Gene set enrichment analysis (GSEA). A. GSEA plot of KEGG pathways enriched in ATRX-mt patients including antigen processing and presentation, natural killer cell mediated cytotoxicity, RIG I like receptor signaling pathway and T cell receptor signaling pathway. Nominal P-values and the false-discovery rate (FDR) are indicated. B. Heatmap of the immune-related KEGG pathways and tumor hallmarks quantified by gene set variation analysis (GSVA). The method of limma was used to make the differential analysis. The cutoff value of FDR < 0.05 was considered to be significant.
Drug sensitivity analysis
We performed subclass mapping analysis to investigate the difference in the likelihood of response to ICIs between ATRX-mt and ATRX-wt patients by using ICIs-treated 47 melanoma patients [6]. ATRX-mt patients showed highly similar immune profiles to the melanoma patients who respond to anti-PD1 blockade (Bonferroni-corrected P = 0.008) (Figure 6A). Given the important role of ATRX in HR, we then examined the effect of ATRX mutations on the expression of ATRX in the TCGA cohort. We found that ATRX-mt patients had lower gene expression levels than ATRX-wt patients (Figure 6B).
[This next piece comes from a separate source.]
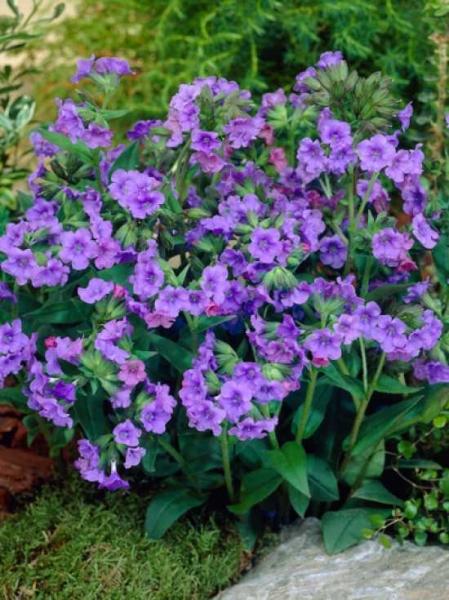 Pulmonaria angustifolia 'Blue Ensign' / Schmalblättriges Garten-Lungenkraut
Han et al. have reported that loss of ATRX increased the sensitivity to temozolomide, the major chemotherapeutic agent used for glioblastoma treatment [37]. We thus compared the estimated IC50 levels of twelve common chemotherapy drugs available from GDSC by ridge regression and 10-fold cross-validation. As displayed in Figure 6C, ATRX-mt patients had lower IC50 levels, namely being more sensitive to these twelve chemotherapy drugs. With the better response to both chemotherapy drugs and ICIs in ATRX-mt patients, we further evaluated the clinical benefits from ATRX mutations in the Janjigian cohort which contained 40 patients who received chemotherapy followed by ICIs [38]. ATRX-mt patients had higher TMB than ATRX-wt patients (Figure S2A). Among the three patients with ATRX mutations, two achieved complete response (CR) to ICIs, and the proportion of ORR in ATRX-mt patients was higher than ATRX-wt patients (ATRX-mt, 66.7% vs ATRX-wt, 21.1%). Furthermore, we also found longer overall survival in ATRX-mt patients after combination treatment (Figure S2B). Taken together, ATRX-mt patients might be more sensitive to both chemotherapy and anti-PD1 immunotherapy. The combination use of chemotherapy and ICIs might be a worthwhile option for patients carrying ATRX mutations.
Figure 6.
Analysis of drug sensitivity prediction. A. Subclass analysis revealed that ATRX-mt patients could be more sensitive to the anti-PD-L1 and anti-PD1 agents (Bonferroni-corrected P = 0.008). B. Comparison of ATRX expression between ATRX-mt and ATRX-wt patients in TCGA MSI-prone tumors cohort. C. Boxplots showing the estimated IC50 level of twelve common chemotherapy drugs between ATRX-mt and ATRX-wt patients. The IC50 level represent the drug sensitivity, and the lower value implies that the more sensitive the patient would be to treatment.
Discussion
In the present work, we analyzed the mutational spectrum of HR related genes in MSI-prone tumors and found the association of ATRX mutations with immunologically active characteristics that were independent of MSI-H.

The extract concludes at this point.